The biggest problem when the launch was not a stellar success was that most of the enterprise architectures ended up layering on more overhead, processes and paperwork than they actually supplied solutions. At the same time that enterprise architects were looking to create massive universal guidelines, developers were moving to Xtreme programming, becoming Agile and sitting side by side with their customers.
With the shift to a services mentality, the need for enterprise architects is stronger than ever, but only if they learn some lessons from the Agile approach.
Enterprise architects should not be looking at how they can design and dictate global, universal frameworks, but should use their deep technical knowledge and ability to abstract to patch some of the biggest gaps in the services life cycle for most companies. Here are the top opportunities for enterprise architects to make a difference in the business bottom line:
1) IT Departments struggle to translate Business Services into technical requirements. This impacts cost, value and risk for the business and creates lots of unhappy phone calls to the CIO. Enterprise Architects wondering what their role is in all of this “service stuff” should be working with the service owners to design and build focused frameworks and tools that translate business demand into IT requirements.
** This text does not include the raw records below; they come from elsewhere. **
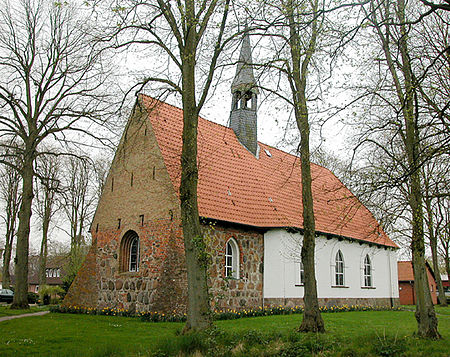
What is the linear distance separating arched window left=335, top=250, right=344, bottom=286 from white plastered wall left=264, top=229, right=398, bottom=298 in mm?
142

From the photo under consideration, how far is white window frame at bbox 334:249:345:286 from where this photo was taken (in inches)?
775

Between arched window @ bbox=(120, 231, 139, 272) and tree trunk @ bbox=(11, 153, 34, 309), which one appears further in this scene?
tree trunk @ bbox=(11, 153, 34, 309)

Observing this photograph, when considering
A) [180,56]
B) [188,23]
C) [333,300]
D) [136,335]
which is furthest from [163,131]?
[333,300]

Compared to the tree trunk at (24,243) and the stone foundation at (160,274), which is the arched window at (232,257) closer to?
the stone foundation at (160,274)

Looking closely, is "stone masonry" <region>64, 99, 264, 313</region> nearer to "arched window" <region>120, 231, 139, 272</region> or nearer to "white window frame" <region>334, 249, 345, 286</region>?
"arched window" <region>120, 231, 139, 272</region>

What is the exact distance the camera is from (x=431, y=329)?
916 cm

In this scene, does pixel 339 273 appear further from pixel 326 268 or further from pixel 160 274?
pixel 160 274

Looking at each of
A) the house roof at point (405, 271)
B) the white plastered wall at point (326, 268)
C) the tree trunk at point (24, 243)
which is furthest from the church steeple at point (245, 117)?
the house roof at point (405, 271)

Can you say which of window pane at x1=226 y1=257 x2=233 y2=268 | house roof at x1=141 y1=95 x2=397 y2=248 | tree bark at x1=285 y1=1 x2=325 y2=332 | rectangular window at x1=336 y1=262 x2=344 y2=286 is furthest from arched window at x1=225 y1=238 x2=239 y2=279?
rectangular window at x1=336 y1=262 x2=344 y2=286

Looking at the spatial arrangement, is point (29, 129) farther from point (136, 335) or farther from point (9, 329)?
point (136, 335)

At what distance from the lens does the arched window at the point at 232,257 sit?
15938 mm

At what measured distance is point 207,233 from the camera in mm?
15000

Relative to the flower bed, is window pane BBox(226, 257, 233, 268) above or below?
above

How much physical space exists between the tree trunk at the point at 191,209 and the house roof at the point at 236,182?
13.0ft
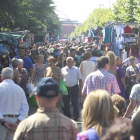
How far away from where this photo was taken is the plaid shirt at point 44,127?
3.10 m

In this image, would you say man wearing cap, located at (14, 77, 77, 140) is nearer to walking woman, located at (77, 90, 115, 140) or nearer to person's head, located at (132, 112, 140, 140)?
walking woman, located at (77, 90, 115, 140)

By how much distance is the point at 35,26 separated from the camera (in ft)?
113

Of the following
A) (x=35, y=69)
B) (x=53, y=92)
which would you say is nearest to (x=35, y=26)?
(x=35, y=69)

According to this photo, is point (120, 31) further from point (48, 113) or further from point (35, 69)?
point (48, 113)

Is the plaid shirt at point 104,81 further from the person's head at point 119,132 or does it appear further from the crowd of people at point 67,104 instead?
the person's head at point 119,132

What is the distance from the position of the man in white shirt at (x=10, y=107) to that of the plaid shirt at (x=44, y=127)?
1998mm

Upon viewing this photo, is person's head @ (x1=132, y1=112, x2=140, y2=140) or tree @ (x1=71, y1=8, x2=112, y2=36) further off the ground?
tree @ (x1=71, y1=8, x2=112, y2=36)

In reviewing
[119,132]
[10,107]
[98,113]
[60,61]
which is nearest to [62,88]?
[60,61]

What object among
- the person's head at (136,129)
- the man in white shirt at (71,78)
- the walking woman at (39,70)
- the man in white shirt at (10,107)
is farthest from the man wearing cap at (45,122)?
the walking woman at (39,70)

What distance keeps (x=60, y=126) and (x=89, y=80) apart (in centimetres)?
275

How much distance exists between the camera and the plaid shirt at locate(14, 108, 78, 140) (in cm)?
310

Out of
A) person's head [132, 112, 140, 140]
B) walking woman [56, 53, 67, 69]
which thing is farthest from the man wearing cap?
walking woman [56, 53, 67, 69]

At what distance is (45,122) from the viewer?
122 inches

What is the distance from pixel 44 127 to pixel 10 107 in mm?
2128
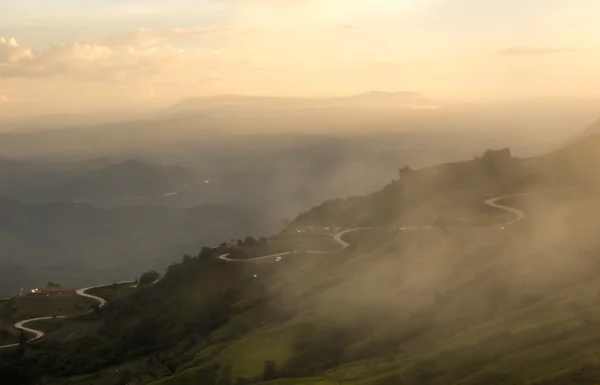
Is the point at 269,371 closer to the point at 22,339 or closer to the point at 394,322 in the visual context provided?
the point at 394,322

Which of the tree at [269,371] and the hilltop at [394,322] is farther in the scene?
the tree at [269,371]

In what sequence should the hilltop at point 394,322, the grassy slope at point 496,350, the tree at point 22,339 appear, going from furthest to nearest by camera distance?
the tree at point 22,339 → the hilltop at point 394,322 → the grassy slope at point 496,350

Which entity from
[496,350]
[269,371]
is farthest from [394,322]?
[496,350]

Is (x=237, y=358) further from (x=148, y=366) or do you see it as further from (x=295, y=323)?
(x=148, y=366)

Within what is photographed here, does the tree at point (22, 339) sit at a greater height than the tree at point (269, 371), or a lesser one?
greater

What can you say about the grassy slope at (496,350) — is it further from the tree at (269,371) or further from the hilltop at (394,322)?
the tree at (269,371)

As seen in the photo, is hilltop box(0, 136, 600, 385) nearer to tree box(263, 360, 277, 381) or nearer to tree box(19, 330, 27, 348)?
tree box(263, 360, 277, 381)

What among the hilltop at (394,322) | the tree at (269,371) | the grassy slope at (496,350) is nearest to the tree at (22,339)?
the hilltop at (394,322)

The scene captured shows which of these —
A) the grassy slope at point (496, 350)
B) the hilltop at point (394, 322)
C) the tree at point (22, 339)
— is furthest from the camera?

2) Someone with an Enterprise Architecture background and training is perfect for the vendor evaluation process. Using their translational skills, they can easily help the business talk with vendors and understand if the product being pitched actually meets business requirements while meeting corporate security restrictions.
3) Working for a large corporation with large purchasing power? Now is the perfect time to partner with a service owner, help them abstract out the critical business features missing in the market place and work with vendors to shape the future to your company’s advantage.
The new Enterprise Architecture group is agile and focused on services and service owners. These architects use their powers of abstraction and design to make IT services better for the business.